The Civil Aviation Authority has not formulated any rules against allowing passengers to have their heads or hands covered during a flight.

He has already contacted the Equality and Human Rights Commission, Scotland.

His  case has been taken up by MP Sheila Gilmore. She says such incidents do not help alleviate "hysteria" over possible threats to airlines.

Elaborating, Dr Malhotra has claimed he was, in fact, warned of being escorted off the BMI Baby plane, if his hands were not visible at all times.

The incident has brought to the fore the fact that passengers having Asian or Muslim appearance are discriminated against by some airline staff following apprehensions of terrorist attacks.

Malhotra, 32, says a flight attendant woke him up to say his actions "disturbed" other passengers, after he had covered his head and hands with his jacket.

The lecturer in South Asian Studies was of the belief the treatment would have been different had he been a white.

Having a seven-month-old son, Arjun, Malhotra has claimed he had a sleepless night before the flight to East Midlands Airport. He was looking forward to catch up on some sleep as he was to deliver a lecture at Leicester University later that day.

Malhotra said the flight had taken off and he had gone off to sleep, when he was woken up by the air stewardess.
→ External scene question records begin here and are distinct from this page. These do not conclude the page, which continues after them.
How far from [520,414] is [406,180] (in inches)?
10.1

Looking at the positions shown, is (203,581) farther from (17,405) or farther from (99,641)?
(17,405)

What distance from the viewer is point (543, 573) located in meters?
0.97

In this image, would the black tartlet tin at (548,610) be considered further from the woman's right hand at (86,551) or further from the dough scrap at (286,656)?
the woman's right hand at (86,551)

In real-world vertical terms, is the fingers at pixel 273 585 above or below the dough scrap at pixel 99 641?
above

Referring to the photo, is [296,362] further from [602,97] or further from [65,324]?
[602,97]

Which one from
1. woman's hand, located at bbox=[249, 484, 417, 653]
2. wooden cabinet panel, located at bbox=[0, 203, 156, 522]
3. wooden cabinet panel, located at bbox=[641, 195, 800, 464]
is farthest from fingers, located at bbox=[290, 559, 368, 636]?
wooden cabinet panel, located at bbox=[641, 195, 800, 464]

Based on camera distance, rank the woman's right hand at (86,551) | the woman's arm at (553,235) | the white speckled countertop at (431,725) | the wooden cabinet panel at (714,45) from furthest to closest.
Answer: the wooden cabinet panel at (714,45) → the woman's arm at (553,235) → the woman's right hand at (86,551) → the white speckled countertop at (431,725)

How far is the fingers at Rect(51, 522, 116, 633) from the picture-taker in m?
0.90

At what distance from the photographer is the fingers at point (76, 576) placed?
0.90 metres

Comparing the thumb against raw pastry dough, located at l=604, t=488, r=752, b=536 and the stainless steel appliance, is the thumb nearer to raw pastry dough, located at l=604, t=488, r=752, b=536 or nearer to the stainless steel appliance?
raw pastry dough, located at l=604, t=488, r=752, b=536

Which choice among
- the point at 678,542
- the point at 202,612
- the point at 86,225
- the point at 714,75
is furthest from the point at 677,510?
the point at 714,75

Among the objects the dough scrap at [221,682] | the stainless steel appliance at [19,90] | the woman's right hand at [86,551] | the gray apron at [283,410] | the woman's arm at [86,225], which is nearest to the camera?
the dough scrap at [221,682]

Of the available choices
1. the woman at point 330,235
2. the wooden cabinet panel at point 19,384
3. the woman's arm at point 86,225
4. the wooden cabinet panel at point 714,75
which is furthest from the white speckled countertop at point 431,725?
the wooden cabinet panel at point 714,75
She asked him to take his coat off saying the other passengers were disturbed and she too was not comfortable with it.

She told him what he was doing with my hands was disturbing and he should either take off his coat off or be escorted off the plane when it arrived.

Backing her, a flight attendant said in these days of heightened security everyone must be transparent.

He is seeking an apology and a ticket refund.